La Haine-Mathieu Kassovitz
- İlk göçmen filmlerini kimler yapmıştı ve sorunu nasıl ele almışlardı?
İlk göçmen filmleri, göçmenler ya da onların çocukları tarafından yapılmadı. İlk göçmen filmleri "ev sahibi" ülkelerin sinemacıları, aydınları tarafından yapıldı. Bir toplumsal sorun çerçevesinde görülerek üretildi. Bir tür sınıf sorunu olarak ele alındı. O yüzden göçmen sineması bugünden baktığımızdan ilk dönemlerinde bir tür sosyal görevli perspektifine ve hatta biraz aydın vicdanına sahipti. Sakıncalı tarafları da var bu durumun. Nedir o sakınca? Bir kere toplumsal sorun olarak görünce ister istemez bu işten zarar gören kurbanlar olarak görmeye başlıyorsunuz gelen işçileri. Bu da bir tür uyuşmaz bir karşıtlık yaratıyor. Biz ve onlar var. Onlar geldiler emekleri sömürülüyor, kültürel çelişkiler yaşıyor, zorlanıyorlar. Böyle düşünmenin mantıksal sonucu: İki kültür bir arada yaşayamaz. Bugünden baktığımızda çok şey değişti Avrupa'da. Göçmenlik halen çok yakıcı bir problem olarak karşımızda. Onun yarattığı bir reaksiyon olarak reaksiyoner bir siyaset yükselişte. Reaksiyonerin Türkçe karşılığı gerici demektir. Gerici siyaset yükselişte, yani milliyetçi, şovenist, yabancı düşmanı bir siyaset yükselişte ve aslında aydın vicdanıyla, hümanizmle biçimlenen ilk dönem göçmen filmleriyle göçmen karşıtı siyasetin kabulleri çok farklı değil. İkisi de iki kültürün bir arada yaşayamayacağından yola çıkıyor. İlk filmler yabancıların kültürel zorluklar yaşadığını dile getiriyordu. Yeni kuşak reaksiyoner siyasetçiler daha farklı biçimde aynı önyargıyı dillendiriyorlar.
- Kültürel entegrasyon meselesiyle Fassbinder gibi yönetmenler pek ilgilenmemiş gibi gözüküyor. Biraz daha sol tınılı, birlikte nasıl yaşacağız sorusu üzerinden değil de, emeklerinin sömürüsü üzerinden gitmişler sanki.
Evet ama onları suçlamamak lazım, henüz bu sorulara cevap aramak için erkendi onlar o filmleri çekerken. Çünkü henüz birlikte yaşayıp yaşayamayacağımız belli değildi. Sadece artan yabancı bir işçi nüfusu vardı. Bu nedenle onlardan filmlerinde böyle tavır almalarını beklemek biraz acımasızca olabilir.

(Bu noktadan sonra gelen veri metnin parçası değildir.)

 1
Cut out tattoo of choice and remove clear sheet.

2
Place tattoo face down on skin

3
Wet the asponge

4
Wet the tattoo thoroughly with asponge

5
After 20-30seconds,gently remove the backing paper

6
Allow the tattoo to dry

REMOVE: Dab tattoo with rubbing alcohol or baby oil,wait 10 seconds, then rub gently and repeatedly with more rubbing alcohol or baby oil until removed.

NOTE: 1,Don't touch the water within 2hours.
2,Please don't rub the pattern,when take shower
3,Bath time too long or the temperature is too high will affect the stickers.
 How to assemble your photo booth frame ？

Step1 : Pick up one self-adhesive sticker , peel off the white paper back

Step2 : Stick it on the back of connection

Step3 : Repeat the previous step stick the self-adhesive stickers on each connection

O zamanlar yaygın bakış açısı göçmenlik meselesini sorun görmekti. Bir sosyal görevlinin soruna yaklaşımı gibi "Bu yaraya nasıl pansuman yapabiliriz?" bakışı hakimdi. Daha sonra bu tutum değişti. Özellikle ikinci kuşaklar arasından çıkan sinemacılar kendi seslerini duyurmaya başladığında, sadece bu kurban ve ezilen kimliği içerisine sıkışmışlıktan bir parça kendilerini kurtardılar. Çok seslilik ortaya çıkmaya başladı. Dolayısıyla bu perspektif de değişmeye başladı.
Duvara Karşı-Fatih Akın
- Fassbinder ve benzer sinemacılarda ilk örneklerini gördüğümüz göçmen sineması Fatih Akın gibi yönetmenlerin ortaya çıkmasıyla birlikte daha bir melezleşti diyebilir miyiz?

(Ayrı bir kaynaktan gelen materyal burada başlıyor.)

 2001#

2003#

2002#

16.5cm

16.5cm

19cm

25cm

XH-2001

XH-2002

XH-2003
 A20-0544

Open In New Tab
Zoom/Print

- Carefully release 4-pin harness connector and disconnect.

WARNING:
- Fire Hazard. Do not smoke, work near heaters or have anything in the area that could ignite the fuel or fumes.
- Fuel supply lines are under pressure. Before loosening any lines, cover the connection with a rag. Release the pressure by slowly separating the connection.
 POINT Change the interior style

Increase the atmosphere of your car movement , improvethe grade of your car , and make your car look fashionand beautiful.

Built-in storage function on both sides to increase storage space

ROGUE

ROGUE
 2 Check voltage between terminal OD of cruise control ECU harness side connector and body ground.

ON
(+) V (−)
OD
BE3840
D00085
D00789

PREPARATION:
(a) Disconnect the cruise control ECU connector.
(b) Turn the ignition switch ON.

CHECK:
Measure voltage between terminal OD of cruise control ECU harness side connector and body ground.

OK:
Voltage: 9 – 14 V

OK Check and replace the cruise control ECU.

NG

Ona doğru evirilmeye başladı. Avrupa göçmen sinemasını asla Hollywood sinemasından ayrı düşünmemek lazım. 90'lı yıllarda gençlik filmleri, getto gençlik filmleri çok popülerdi. Özellikle Fransa'da başlamıştı. Fatih Akın'ın ilk filmi Kısa ve Acısız da öyle bir filmdir. Orada da göçmenler sesleri çıkmaz, edilgen kurbanlar değillerdi ama küçük suçlara bulaşan ve gettoya hapsedilmiş, hikaye içinde eylemler girişse de kendilerini kurtaramayan karakterlerdi. Sessiz ve edilgen kurban göçmen imgesinin yerini önce gettoda yaşayan, biraz da isyankar gençler aldı diyebiliriz.

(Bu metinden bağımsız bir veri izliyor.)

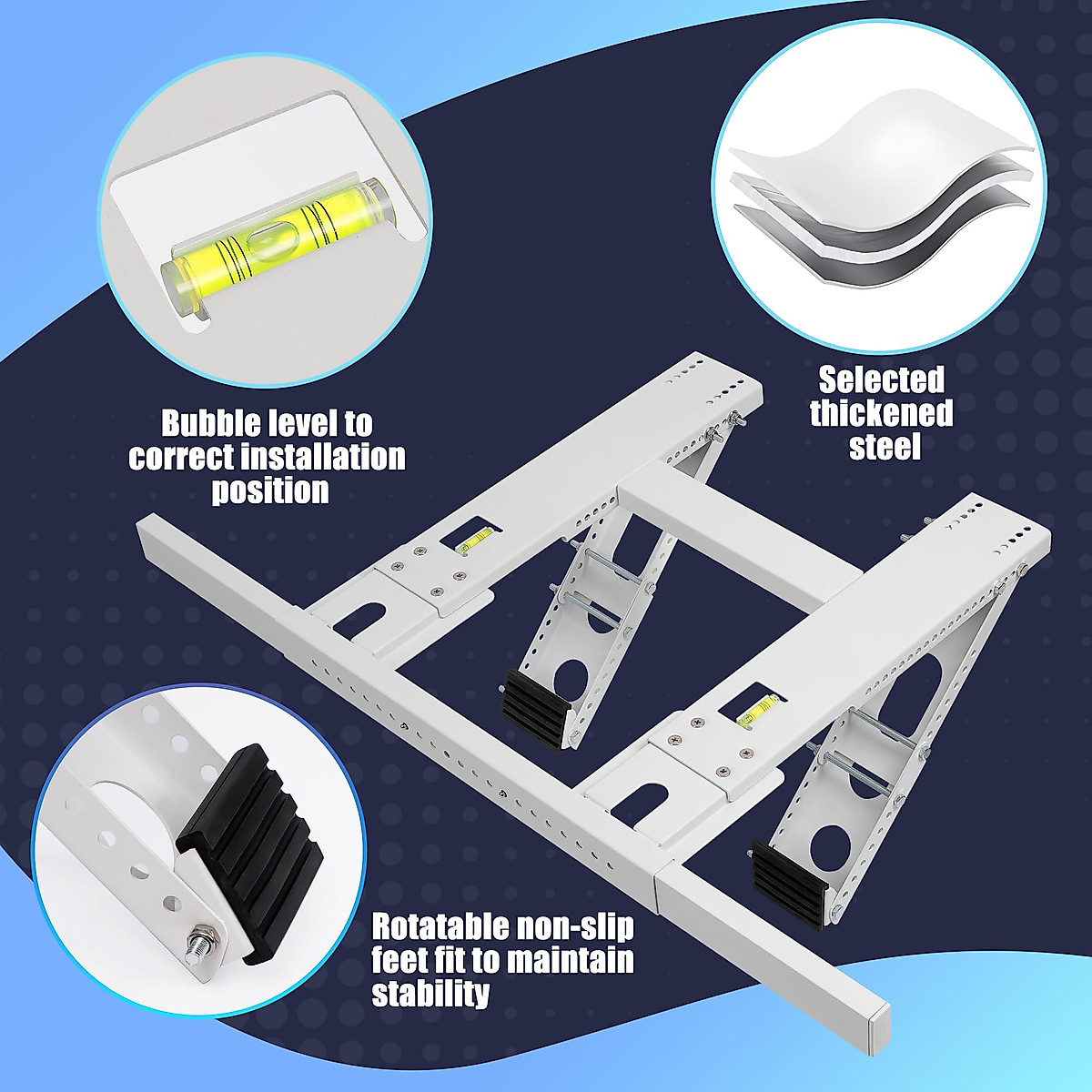 Bubble level to correct installation position

Selected thickened steel

Rotatable non-slip feet fit to maintain stability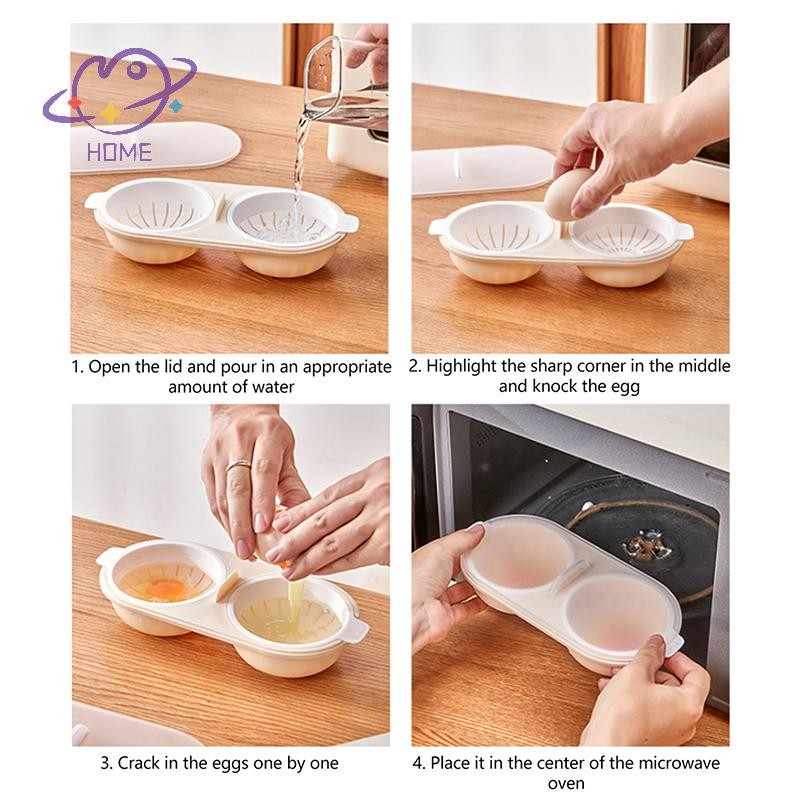 HOME

1. Open the lid and pour in an appropriate amount of water

2. Highlight the sharp corner in the middle and knock the egg

3. Crack in the eggs one by one

4. Place it in the center of the microwave oven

- Önceki dönemle benzerlikleri sanırım bu karakterlerin yine alt sınıfa mensup olmaları.
Evet, yine alt sınıfa mensuplar. Kuşkusuz Avrupa'ya yönelik göç, sınıfsal bir hareketti. Önce işçiler geldiler. Afrika'da örneğin Hindistan'dan gelen esnaf göçmenler görürsünüz. Latin Amerika'ya gidin, orada Orta Doğu kökenli çoğunluğu Arap Hıristiyan bir ticaret diasporası görürsünüz. Onlar da esnaflık yapmaya gitmişlerdir. Ama Avrupa'ya göç daha kararlı bir şekilde işçi göçüydü. Dolayısıyla bu filmlerin her zaman bir sınıfsal geri planı oldu. Daha sonra çok kültürlülük tartışmasıyla birlikte göçmen karakterler de onların sınıfsal geri planları da dramatik bir biçimde çeşitlendi. Hikayeler sınıfsal geri planını biraz yitirdi. Bugün baktığımda göçmen sinemasının bir parantezi kapattığını söyleyebilirim. Çünkü artık Avrupa'da yaşayan göçmenlerin sorunları ya da çok kimlikli zenginlikleri etrafında dönen temalar bir tarafa bırakıldı. Bunların yerini henüz göçmeye çalışan yasa dışı göçmenler ve sığınmacılarla ilgili filmleri almaya başladı.
- Çok kimlikli, melezleşmiş filmler, sinemayı özellikle de Avrupa sinemasını bu anlamda nasıl değiştirdi?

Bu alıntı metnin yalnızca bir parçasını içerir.